Brief:
List every line in the items below that contains the string "JSON", copying each such line in full.

Material for the task:
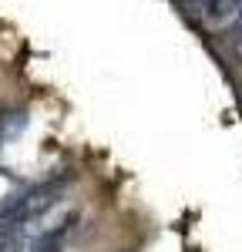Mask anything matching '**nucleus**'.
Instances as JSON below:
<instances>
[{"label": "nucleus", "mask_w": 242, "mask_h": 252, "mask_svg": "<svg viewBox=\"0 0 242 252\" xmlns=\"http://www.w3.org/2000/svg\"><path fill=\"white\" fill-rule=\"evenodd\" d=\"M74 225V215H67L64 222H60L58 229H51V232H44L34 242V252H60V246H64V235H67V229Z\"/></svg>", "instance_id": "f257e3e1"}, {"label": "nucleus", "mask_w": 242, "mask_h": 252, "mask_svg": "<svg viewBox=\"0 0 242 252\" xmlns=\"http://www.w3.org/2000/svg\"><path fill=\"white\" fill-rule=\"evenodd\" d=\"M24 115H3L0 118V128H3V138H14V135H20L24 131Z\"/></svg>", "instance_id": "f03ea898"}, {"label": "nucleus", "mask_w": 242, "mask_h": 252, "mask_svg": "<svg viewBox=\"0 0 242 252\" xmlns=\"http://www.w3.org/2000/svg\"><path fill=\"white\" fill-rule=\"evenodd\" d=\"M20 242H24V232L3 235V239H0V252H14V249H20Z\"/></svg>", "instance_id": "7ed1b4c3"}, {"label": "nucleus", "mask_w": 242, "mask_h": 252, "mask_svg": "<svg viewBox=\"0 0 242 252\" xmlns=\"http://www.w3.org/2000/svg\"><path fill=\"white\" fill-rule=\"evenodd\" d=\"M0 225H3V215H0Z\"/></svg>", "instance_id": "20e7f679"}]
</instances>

...

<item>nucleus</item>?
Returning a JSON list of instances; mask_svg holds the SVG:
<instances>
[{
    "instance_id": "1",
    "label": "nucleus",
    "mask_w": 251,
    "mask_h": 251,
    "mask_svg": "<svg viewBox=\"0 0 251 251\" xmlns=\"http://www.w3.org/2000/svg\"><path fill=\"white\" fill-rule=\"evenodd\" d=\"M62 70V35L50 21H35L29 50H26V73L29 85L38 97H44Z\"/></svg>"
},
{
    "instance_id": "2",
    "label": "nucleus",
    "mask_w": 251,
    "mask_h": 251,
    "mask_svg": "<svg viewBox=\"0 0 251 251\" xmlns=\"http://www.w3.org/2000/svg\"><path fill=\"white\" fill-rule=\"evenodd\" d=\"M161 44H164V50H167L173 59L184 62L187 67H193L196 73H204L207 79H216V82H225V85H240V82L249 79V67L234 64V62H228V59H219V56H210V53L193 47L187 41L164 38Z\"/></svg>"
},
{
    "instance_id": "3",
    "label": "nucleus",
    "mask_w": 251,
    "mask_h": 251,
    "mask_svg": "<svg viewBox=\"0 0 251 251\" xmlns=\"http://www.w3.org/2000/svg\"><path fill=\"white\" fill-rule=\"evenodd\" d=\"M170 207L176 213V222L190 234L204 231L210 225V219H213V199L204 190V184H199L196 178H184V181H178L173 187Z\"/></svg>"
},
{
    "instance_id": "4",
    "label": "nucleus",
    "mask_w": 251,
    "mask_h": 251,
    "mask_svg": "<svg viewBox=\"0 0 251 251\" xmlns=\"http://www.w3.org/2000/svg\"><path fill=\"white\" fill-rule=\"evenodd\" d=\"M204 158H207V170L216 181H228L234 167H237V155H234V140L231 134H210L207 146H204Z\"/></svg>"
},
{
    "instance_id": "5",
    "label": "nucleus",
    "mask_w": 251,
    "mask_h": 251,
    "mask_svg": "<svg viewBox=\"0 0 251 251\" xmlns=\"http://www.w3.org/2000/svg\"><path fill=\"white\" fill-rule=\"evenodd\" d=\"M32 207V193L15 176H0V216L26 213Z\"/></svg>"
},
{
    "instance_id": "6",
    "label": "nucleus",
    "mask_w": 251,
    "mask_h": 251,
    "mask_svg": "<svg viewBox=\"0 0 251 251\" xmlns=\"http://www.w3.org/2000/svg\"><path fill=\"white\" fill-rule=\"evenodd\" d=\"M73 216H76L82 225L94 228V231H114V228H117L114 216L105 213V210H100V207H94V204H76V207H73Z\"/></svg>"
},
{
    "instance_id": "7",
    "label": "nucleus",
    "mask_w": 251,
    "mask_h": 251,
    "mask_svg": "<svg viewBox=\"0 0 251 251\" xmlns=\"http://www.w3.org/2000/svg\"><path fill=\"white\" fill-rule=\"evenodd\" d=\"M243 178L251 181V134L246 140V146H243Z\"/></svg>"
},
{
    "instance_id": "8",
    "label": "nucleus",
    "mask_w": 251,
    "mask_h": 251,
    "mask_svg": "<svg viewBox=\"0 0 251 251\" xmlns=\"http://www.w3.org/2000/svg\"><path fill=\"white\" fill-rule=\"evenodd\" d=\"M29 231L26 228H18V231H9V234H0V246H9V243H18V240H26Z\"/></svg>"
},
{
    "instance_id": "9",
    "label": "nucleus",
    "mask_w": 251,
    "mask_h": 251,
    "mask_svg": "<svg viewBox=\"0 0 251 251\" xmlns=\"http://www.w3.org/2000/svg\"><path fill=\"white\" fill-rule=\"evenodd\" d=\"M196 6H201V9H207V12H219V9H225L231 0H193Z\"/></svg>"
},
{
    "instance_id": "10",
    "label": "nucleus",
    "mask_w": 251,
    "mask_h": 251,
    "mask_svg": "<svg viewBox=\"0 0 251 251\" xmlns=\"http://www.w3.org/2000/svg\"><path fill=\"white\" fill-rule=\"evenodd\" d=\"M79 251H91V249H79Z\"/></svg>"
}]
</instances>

The completed task:
Instances as JSON below:
Returning a JSON list of instances; mask_svg holds the SVG:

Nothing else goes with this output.